Liszt-Beethoven Complete Symphonies Vol 3 Dynamic

Ludwig van Beethoven (1770-1827) 
Symphony No.5 in C minor Op.67 (1804-8, transcr. Liszt 1838)
Symphony No.2 in D major Op.36 (1802, transcr. Liszt, 1863)
Gabriele Baldocci (piano)
rec. 2022, MKMA Studios, Milton Keynes, UK
Liszt Beethoven Complete Symphonies Volume 3
Dynamic CDS7994 [70]

Gabriele Baldocci is in no rush to complete his Beethoven Liszt Symphony cycle; Volume 1 with the first and sixth symphonies was recorded in 2012 (Dynamic CDS731 review) and it was in 2015 that he added Volume 2 containing the third coupled with the Bagatelles op.126 (Dynamic CDS7771 review). A decade after the first disc he has recorded the second and fifth symphonies and though I haven’t heard the previous volumes I find myself agreeing with the enthusiasm shown by Byzantion and Dominy Clements. Baldocci plays with a sure technique and a fine ear for balancing textures and dynamics; just listen to the scherzo of the second symphony where he makes no concessions to the fleet writing but still manages to layer dynamics magnificently. I prefer the lightness and clarity he shows here to either Scherbakov or Biret who make more of the weight of the accents. Elsewhere in this symphony he is equally adept with spirited tempi while not pushing to the limits as Scherbakov does in the finale (Naxos 8550457). 

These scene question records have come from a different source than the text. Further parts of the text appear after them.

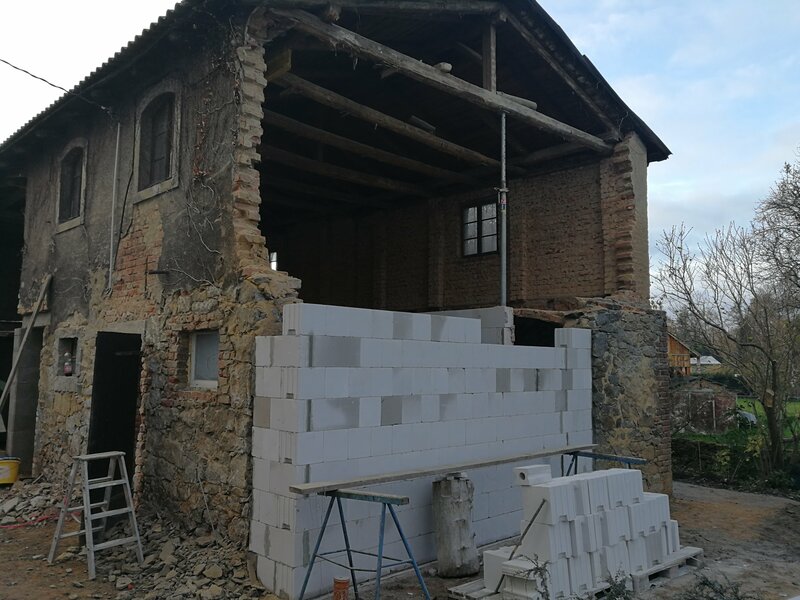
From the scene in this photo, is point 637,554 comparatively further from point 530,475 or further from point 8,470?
point 8,470

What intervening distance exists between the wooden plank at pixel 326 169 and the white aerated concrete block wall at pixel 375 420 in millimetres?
4766

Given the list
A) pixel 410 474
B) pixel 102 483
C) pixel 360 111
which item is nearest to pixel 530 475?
pixel 410 474

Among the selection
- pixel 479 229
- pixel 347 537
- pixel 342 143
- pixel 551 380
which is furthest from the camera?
pixel 479 229

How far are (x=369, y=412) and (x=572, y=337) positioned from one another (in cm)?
412

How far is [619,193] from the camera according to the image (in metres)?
11.2

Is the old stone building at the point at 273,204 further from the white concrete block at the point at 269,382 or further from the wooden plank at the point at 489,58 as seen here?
the white concrete block at the point at 269,382

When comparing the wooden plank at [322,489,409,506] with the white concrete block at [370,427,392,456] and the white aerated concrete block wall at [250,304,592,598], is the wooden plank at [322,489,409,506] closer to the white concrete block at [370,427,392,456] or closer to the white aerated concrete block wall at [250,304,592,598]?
the white aerated concrete block wall at [250,304,592,598]

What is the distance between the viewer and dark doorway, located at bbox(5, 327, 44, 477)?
37.5 ft

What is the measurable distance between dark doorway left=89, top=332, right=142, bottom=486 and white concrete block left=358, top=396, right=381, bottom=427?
3.37 metres

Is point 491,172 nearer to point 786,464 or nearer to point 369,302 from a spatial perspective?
point 369,302

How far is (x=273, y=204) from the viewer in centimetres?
1556

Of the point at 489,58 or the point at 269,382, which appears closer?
the point at 269,382

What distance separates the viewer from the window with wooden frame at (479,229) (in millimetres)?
13172

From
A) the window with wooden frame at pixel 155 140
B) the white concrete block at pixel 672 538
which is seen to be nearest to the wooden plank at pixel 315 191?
the window with wooden frame at pixel 155 140
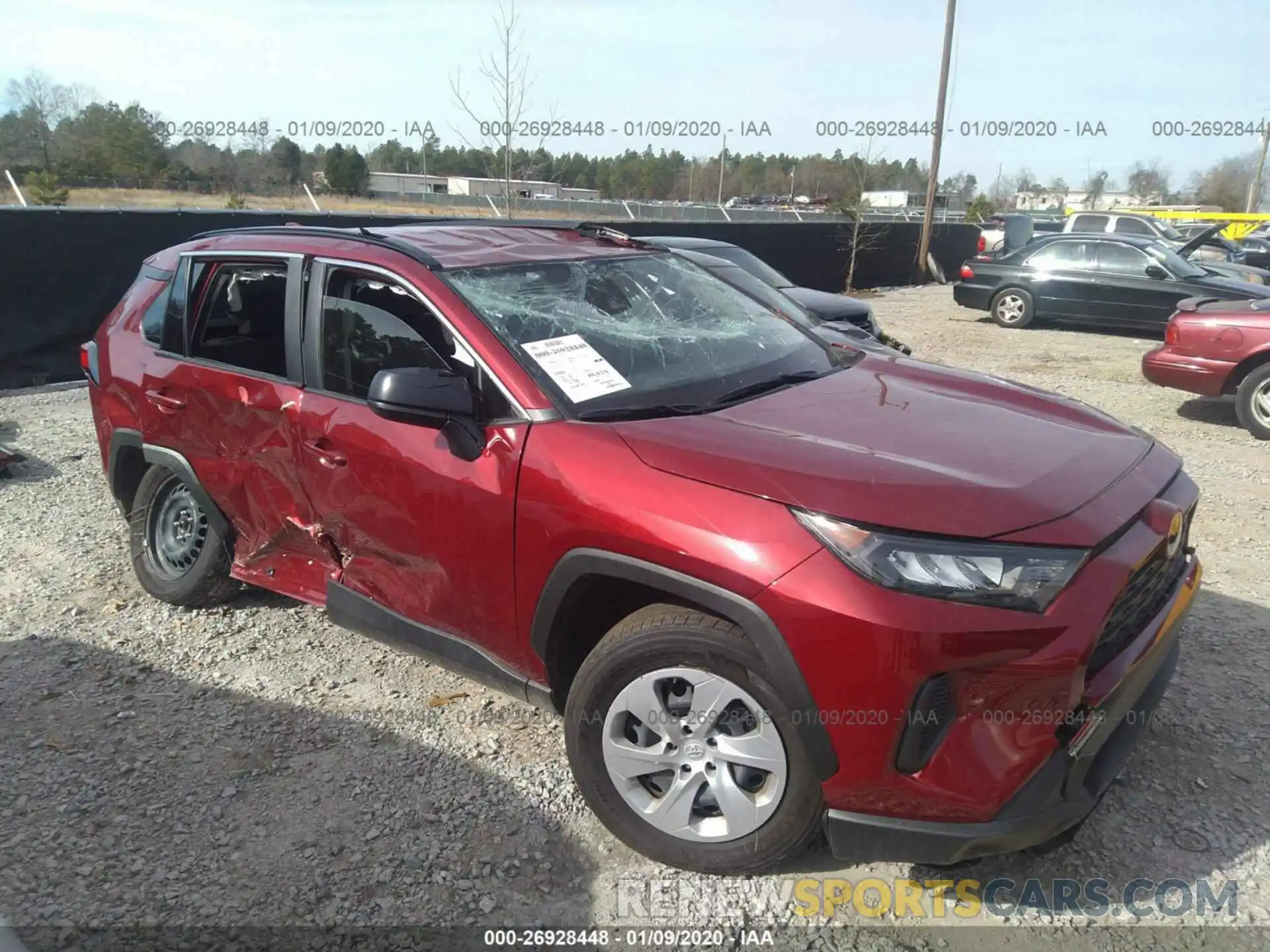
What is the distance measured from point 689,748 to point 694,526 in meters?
0.65

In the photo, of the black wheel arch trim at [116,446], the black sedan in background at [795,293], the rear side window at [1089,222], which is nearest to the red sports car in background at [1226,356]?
the black sedan in background at [795,293]

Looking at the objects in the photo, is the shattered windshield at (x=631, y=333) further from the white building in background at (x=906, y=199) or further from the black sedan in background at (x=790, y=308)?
the white building in background at (x=906, y=199)

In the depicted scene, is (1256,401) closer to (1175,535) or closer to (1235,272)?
(1175,535)

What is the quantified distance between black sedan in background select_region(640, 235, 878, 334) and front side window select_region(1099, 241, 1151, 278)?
20.0 ft

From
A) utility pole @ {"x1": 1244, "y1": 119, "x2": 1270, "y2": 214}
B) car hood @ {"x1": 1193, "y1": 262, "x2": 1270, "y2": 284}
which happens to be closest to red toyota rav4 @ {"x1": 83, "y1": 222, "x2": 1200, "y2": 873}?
car hood @ {"x1": 1193, "y1": 262, "x2": 1270, "y2": 284}

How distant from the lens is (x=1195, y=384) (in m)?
7.62

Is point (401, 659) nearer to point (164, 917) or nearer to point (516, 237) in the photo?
point (164, 917)

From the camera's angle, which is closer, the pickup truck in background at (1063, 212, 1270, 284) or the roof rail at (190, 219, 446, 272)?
the roof rail at (190, 219, 446, 272)

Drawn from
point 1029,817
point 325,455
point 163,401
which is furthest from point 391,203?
point 1029,817

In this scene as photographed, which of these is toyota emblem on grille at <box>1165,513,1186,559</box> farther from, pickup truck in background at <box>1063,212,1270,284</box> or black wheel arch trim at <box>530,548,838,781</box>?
pickup truck in background at <box>1063,212,1270,284</box>

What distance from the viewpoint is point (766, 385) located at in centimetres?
320

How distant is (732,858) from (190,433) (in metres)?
2.88

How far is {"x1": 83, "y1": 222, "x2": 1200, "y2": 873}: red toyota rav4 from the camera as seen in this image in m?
2.21

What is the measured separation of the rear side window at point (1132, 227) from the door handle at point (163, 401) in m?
18.9
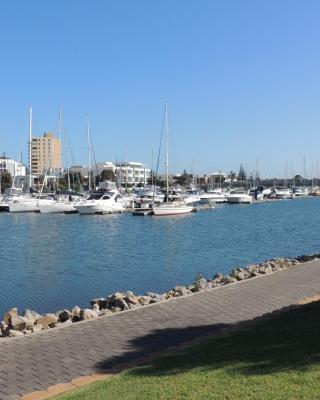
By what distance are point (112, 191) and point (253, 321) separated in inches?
2713

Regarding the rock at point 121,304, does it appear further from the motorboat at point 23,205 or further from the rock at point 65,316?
the motorboat at point 23,205

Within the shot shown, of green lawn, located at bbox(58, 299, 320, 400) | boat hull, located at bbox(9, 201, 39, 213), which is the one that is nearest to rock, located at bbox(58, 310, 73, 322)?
green lawn, located at bbox(58, 299, 320, 400)

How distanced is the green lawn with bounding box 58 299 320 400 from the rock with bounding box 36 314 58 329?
5.09 meters

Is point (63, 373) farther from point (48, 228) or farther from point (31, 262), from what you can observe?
point (48, 228)

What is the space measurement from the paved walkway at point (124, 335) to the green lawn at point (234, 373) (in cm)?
116

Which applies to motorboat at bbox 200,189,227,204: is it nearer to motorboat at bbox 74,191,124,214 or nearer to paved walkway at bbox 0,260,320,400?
motorboat at bbox 74,191,124,214

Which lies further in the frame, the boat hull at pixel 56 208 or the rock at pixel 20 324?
the boat hull at pixel 56 208

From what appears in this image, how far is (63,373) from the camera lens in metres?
7.99

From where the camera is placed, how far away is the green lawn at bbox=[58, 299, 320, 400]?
578cm

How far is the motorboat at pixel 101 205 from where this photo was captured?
73.1 metres

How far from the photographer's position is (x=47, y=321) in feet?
41.6

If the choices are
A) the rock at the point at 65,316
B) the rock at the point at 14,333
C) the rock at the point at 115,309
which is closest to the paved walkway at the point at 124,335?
the rock at the point at 14,333

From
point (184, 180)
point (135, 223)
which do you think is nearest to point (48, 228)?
point (135, 223)

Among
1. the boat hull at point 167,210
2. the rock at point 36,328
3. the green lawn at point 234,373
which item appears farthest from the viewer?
the boat hull at point 167,210
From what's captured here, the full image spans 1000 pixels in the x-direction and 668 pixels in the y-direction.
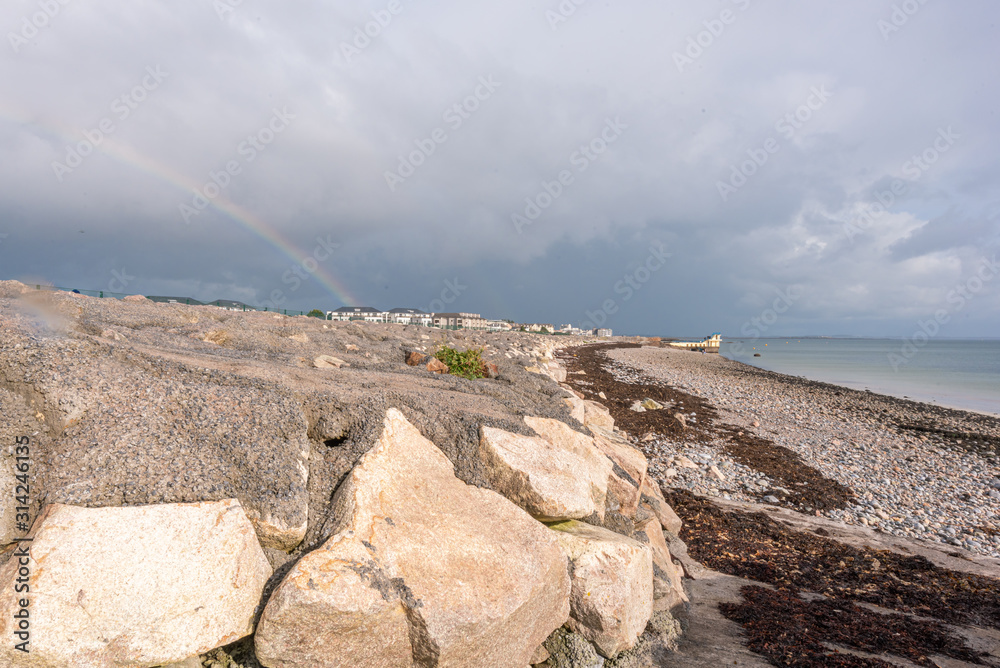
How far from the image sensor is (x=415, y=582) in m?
3.43

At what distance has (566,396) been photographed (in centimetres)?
935

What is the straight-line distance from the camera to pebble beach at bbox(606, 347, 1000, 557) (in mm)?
11273

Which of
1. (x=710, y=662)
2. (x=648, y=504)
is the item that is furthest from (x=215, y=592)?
(x=648, y=504)

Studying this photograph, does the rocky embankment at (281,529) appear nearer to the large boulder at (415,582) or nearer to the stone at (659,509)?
the large boulder at (415,582)

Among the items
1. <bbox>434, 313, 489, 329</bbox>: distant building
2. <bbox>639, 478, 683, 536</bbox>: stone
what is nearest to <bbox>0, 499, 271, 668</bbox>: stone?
<bbox>639, 478, 683, 536</bbox>: stone

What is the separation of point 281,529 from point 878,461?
19.1 m

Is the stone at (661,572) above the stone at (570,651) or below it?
above

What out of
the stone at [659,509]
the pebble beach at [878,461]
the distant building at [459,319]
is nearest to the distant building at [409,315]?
the distant building at [459,319]

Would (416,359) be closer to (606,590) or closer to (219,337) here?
(219,337)

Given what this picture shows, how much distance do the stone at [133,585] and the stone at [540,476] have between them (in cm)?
230

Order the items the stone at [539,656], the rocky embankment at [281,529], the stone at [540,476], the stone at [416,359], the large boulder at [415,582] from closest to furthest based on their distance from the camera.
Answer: the rocky embankment at [281,529] < the large boulder at [415,582] < the stone at [539,656] < the stone at [540,476] < the stone at [416,359]

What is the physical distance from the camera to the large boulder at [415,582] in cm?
313

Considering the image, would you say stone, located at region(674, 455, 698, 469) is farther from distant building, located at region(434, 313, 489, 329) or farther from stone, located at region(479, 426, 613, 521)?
distant building, located at region(434, 313, 489, 329)

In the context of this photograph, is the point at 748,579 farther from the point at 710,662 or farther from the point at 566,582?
the point at 566,582
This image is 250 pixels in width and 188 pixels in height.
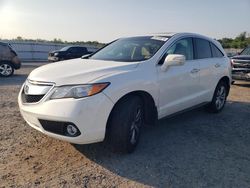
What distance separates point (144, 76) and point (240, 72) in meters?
7.64

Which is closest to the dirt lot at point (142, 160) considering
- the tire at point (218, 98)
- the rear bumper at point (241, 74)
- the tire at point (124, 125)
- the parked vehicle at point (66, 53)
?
the tire at point (124, 125)

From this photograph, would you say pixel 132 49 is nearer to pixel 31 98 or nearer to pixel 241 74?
pixel 31 98

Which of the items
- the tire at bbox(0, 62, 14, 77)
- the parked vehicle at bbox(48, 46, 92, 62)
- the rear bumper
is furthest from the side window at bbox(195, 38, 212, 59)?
the parked vehicle at bbox(48, 46, 92, 62)

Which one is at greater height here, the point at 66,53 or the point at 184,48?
the point at 184,48

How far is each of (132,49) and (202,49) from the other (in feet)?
5.44

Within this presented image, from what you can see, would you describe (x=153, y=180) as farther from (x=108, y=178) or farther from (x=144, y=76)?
(x=144, y=76)

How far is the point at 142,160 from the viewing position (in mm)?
3883

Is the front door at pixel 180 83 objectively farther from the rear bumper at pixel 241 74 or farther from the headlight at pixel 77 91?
the rear bumper at pixel 241 74

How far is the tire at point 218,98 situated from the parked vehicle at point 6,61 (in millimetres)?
9337

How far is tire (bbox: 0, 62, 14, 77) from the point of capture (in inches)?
495

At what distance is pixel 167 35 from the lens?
5.02 m

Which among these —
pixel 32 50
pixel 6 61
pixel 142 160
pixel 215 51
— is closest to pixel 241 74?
pixel 215 51

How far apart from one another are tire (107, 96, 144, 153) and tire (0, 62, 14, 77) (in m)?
10.1

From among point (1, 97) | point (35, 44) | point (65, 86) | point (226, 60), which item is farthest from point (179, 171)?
point (35, 44)
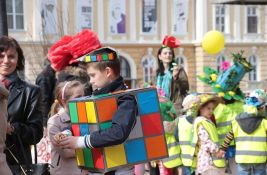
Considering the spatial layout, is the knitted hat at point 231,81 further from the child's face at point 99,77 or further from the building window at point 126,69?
the building window at point 126,69

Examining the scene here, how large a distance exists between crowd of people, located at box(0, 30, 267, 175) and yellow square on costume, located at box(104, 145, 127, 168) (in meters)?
0.05

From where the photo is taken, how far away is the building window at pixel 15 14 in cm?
3591

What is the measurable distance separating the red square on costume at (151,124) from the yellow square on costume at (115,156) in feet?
0.68

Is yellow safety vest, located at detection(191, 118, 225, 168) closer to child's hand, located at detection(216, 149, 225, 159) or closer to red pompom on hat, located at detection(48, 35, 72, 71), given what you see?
child's hand, located at detection(216, 149, 225, 159)

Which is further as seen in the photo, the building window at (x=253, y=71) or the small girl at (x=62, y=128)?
the building window at (x=253, y=71)

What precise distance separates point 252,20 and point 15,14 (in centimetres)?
1571

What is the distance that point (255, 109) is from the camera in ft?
26.5

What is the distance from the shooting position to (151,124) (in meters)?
4.21

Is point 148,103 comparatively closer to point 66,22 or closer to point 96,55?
point 96,55

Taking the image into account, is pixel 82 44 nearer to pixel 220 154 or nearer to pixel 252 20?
pixel 220 154

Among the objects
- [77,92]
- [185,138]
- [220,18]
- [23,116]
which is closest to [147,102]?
[23,116]

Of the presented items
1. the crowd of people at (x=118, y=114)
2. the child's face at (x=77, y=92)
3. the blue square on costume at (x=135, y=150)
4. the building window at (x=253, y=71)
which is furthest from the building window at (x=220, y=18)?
the blue square on costume at (x=135, y=150)

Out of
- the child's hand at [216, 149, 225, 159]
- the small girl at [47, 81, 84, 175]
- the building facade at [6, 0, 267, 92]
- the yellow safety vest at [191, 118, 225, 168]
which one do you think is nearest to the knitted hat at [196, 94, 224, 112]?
the yellow safety vest at [191, 118, 225, 168]

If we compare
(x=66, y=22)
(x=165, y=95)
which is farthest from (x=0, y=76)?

In the opening movement of the fifth he is actually about a minute slower than another fine account I have on my shelves, that of Leonardo Pierdomenico on Piano Classics (PCL10224 review) though it hardly feels slower at all thanks to the buoyancy and dash he brings to its rhythms. He is magical in the development section with a real pianissimo in the wind writing that allows the fate motif to really shock when it enters. Liszt’s genius can really be felt in the andante con moto where he juggles the varied manifestations of the theme with consummate skill and makes one wonder how anyone masters its lines with a mere two hands; Baldocci does so with admirable judgement even in the more grandiose sections though the extended arpeggios replacing Beethoven’s repeated chords are a little overwhelming. Pierdomenico is more successful here though I prefer Baldocci’s tempo. Baldocci doesn’t try to rush the scherzo, relishing the remorseless drive of the horn motifs but is no slow coach in the contrapuntal section either finding plenty of bite and vigour. Neither he nor Pierdomenico reach Liszt’s tempo, or at least the marking on the score I’m seeing, of dotted minim equals 96 but then again I don’t think I’ve ever heard it played quite that fast. Both of their chosen tempi are perfect in context. The energy is ramped up even further in the finale and though Baldocci has no issue with the technical demands that Liszt and Beethoven heap upon the soloist he still manages to convey a great sense of struggle. It is especially here in the many repeated chords and fortissimo writing that I began to see what Dominy meant about the piano having a historic character though I would not put this into the historic instrument category of recording. The booklet remains silent on the instrument used but I have no qualms about recommending the recording in terms of sound and the whole CD is an easy recommendation. I really enjoyed the energy and vigour of Baldocci’s performances and would hold them up against many an orchestral outing. With four symphonies to go it will be interesting to see how long the completion of this project takes.